National Popular Vote Interstate Compact
National Popular Vote Interstate Compact
The LWV believes that direct election of the President is essential for a representative democratic government.
Direct election of the President could be accomplished a couple of ways:
• Change the U.S. Constitution to a direct election for the President including provisions for a national runoff election in the event no candidate received 40% of the vote. – Very hard to do and not flexible as the nation changes.
• Or, the states could pass laws that would recognize the winner of the election is the candidate who receives the most votes in all 50 states (and D.C).
The National Popular Vote
• State legislatures enact a law pledging all their state’s electoral votes to the candidate who gets the most popular votes of ALL 50 States and D.C. combined, not just the votes in the participating states.
• 270-vote trigger. The bill would take effect ONLY when enacted by enough states to reach a
majority of electoral votes – 270 of the 538.
• This bill guarantees the Presidency to the candidate who receives the most votes in ALL 50 states and D.C.

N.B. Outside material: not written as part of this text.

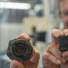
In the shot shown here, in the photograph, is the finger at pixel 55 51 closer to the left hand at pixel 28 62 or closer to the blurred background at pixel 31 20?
the left hand at pixel 28 62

• This bill must be passed by the legislatures of the enacting states because the U.S. Constitution says that the state legislature appoints and directs the electors.
Status of National Popular Vote in the US
• 15 states and the District of Colombia have passed NPV = 196 electoral votes. Those states include:
• CA, CO, CT, DC, DE, HI, IL, MA, MD, NJ, NM, NY, OR, RI, VT, and WA • Only 74 more electoral votes needed! Then the compact can go into effect.
Approximately 65%-75% of voters nationwide support electing the President by a direct vote.
Missouri Voter support: 2015 Missouri Voter Survey showed 75% overall support for the idea that the President should be the candidate who receives the most popular votes in all 50 states.
History of National Popular Vote Legislation in Missouri
• 2018, 2017 – NPV bill introduced by Rep. John Carpenter(D)
• 2016 – NPV bills introduced by Dave Schatz (R), Tony Dugger(R), Jeremy LaFaver(D), and supported by 58 legislators
National Popular Vote Summary
• NPV guarantees the Presidency to the candidate who receives the most popular votes in all 50 states (and D.C.).
• Every voter in every state will be relevant in every presidential campaign.
• Every vote will be equally meaningful in every election.
• Voting power for all citizens is fair.
• Campaigns would no longer ignore 2/3 of the states. More voter’s interests would be addressed.
• NPV encourages a culture of higher voter turnout when every voter feels important.
NPV Fact Sheet 12-28-19
The National Popular Vote Interstate Compact would guarantee the Presidency to the candidate who receives the most popular votes in all 50 states (and D.C.) State legislatures replace current state-level tally, winner-take-all laws with a law that elects as President the candidate who is the national popular vote winner.
The U.S. Constitution established the Electoral College to elect the President of the United States.
The Constitution gives state legislatures the power to choose the method of picking electors.
Presidents are elected by the number of electoral votes they receive.
Five out of 45 Presidents have come into office without having won the most popular votes. Five times the second-place candidate won!
• Nationwide, there are 538 electors. 435 in House + 100 in Senate + 3 for DC = 538 electoral votes total U.S. territories such as Puerto Rico, Guam, etc. get none.
• A candidate must receive the majority – 270 electoral votes or more – to win.
• According to the Constitution, if no candidate gets 270 votes, the House of Representatives meets to decide the winner.
Electors represent a different number of people in each state.
Wyoming – 3 electors; 573,720 population……. 1 elector : 191,240 people
Missouri – 10 electors; 6.14 million population……. 1 elector : 614,000 people
California – 55 electors; 39.78 million population…… 1 elector : 723,300 people
Florida – 29 electors; 21.31 million population…… 1 elector : 734,800 people
An elector represents a different number of people in each state and this is unfair and undemocratic. The current state-level tally, “winner-take-all” electoral college system violates the “one-person, one vote” ideal for a representative democracy.